Different brands of different horns have their quirks. One quirk on some Geyer style horns is that they may have a squirrelly high B-flat. Usually this is attributed to an acoustical factor related to the first valve slide of the B-flat horn. While you don’t want to develop a complex about it, this is certainly a note to test if you are looking to buy a horn of this type.
As a background note on this, one of my former teachers had a Geyer horn as a young professional. He had some questions about the horn over time and had two different, very well known players try the horn to test it. One said the high B-flat was fine and the other felt it was unusable. The truth was probably somewhere between the two but his confidence in the note was not strong and soon after he sold the horn. The right decision? Maybe–as he had developed at the least a complex about the note, his confidence was down.
Makers have tried to compensate for this note various ways. One of the more visible is to have a rounded slide as are seen for example on Yamaha horns. Slide inserts can also help stabilize the issue. The problem relates to a nodal point in that critical area is influenced by something in the design of the horn so that the stability of that specific note is impacted negatively. The fix is somewhat variable in terms of success but is one that must be addressed if it is an issue on your horn.
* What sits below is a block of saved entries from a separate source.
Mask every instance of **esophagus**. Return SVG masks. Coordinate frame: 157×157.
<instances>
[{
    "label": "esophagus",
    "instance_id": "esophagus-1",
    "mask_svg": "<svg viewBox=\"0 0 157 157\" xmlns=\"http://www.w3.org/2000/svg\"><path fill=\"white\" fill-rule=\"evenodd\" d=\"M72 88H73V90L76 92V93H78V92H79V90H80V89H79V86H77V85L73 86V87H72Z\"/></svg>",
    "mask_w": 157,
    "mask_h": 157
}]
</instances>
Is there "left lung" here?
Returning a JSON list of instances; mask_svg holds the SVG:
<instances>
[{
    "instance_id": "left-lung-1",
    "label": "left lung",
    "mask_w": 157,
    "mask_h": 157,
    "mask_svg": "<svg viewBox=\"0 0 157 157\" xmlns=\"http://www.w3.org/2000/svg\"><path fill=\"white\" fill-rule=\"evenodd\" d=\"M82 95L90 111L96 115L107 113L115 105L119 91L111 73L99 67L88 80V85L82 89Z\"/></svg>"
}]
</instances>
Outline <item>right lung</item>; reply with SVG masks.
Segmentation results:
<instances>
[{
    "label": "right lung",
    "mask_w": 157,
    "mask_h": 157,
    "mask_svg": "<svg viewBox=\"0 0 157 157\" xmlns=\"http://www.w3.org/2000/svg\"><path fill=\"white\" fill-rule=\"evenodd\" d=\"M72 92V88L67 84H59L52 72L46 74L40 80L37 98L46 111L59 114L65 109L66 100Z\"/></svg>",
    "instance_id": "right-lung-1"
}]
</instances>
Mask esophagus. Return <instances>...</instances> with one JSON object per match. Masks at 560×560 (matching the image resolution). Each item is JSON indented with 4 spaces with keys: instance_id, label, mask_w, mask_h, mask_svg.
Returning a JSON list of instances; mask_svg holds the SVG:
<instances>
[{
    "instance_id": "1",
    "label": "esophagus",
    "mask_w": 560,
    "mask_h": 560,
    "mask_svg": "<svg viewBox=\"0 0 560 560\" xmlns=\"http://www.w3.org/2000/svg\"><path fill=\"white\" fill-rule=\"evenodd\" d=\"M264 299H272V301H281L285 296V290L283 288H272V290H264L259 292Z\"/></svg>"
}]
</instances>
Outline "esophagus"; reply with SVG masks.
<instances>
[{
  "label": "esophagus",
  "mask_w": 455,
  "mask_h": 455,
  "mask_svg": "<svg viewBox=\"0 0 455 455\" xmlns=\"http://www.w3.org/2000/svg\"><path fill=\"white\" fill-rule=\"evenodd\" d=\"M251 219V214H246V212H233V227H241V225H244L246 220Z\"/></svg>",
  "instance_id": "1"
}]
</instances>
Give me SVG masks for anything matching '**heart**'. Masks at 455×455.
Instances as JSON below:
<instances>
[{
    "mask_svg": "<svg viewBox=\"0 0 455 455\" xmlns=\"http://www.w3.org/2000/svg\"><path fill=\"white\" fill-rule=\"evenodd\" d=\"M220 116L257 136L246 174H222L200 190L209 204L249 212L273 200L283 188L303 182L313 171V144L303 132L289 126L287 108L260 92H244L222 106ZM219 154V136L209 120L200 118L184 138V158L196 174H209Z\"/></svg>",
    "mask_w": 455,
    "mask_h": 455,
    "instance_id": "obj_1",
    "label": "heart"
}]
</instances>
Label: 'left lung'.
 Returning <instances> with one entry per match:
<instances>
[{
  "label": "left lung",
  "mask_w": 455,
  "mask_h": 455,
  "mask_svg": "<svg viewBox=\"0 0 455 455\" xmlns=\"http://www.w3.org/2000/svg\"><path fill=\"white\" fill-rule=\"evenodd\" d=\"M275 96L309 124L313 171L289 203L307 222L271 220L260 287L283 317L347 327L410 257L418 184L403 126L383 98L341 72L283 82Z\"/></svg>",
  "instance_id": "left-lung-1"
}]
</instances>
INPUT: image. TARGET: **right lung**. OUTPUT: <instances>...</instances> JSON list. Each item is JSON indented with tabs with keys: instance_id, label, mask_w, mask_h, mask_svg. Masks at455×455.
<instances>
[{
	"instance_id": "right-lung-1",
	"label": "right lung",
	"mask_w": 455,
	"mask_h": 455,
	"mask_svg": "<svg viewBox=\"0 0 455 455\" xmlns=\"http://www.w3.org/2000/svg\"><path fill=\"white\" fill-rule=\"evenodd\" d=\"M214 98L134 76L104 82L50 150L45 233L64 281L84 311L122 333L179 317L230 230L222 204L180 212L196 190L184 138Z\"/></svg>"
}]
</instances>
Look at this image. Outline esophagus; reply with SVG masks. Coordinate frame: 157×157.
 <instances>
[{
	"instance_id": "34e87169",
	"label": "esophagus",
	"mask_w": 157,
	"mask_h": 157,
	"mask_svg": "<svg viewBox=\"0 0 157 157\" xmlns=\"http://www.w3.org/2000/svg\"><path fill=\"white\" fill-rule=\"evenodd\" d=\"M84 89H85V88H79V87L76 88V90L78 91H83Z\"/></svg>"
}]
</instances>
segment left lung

If you are unsure about your high B-flat and play a horn of this type, have another player or teacher test it and get an opinion. It could result in your developing a full-blown complex but it also may put your mind at ease. Hopefully it won’t end up being a confidence shaker, and the road will be opened to you to have more confidence in a critical note.
If a horn does not have a high Bb, you may be able to help it if you love everything else or it is a great deal or whatever, but on the whole you are probably better to just walk away.